We have estimated from these models the ratio of nonsynonymous to synonymous nucleotide substitution (Ka/Ks), for each branch in their respective evolutionary trees of every subtree containing only chordata or only embryophyta proteins. Branches with high Ka/Ks values represent candidate episodes in the history of the family where the protein may have undergone positive selection, a phenomenon in molecular evolution where the mutant form of a gene must have conferred more fitness than the ancestral form. Such episodes are frequently associated with change in function. We have found that an unexpectedly large number of families (between 10 and 20% of those families examined) have at least one branch with a notably high Ka/Ks value (putative adaptive evolution).
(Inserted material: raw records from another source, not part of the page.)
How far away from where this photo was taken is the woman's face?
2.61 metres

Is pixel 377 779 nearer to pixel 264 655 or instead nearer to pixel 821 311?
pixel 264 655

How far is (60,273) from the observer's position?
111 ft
As a resource for biologists wishing to understand the interaction between protein sequences and the Darwinian processes that shape these sequences, we have collected these into The Adaptive Evolution Database (TAED).

Conclusions

Placed in a phylogenetic perspective, candidate genes that are undergoing evolution at the same time in the same lineage can be viewed together. This framework based upon coding sequence evolution can be readily expanded to include other types of evolution. In its present form, TAED provides a resource for bioinformaticists interested in data mining and for experimental evolutionists seeking candidate examples of adaptive evolution for further experimental study.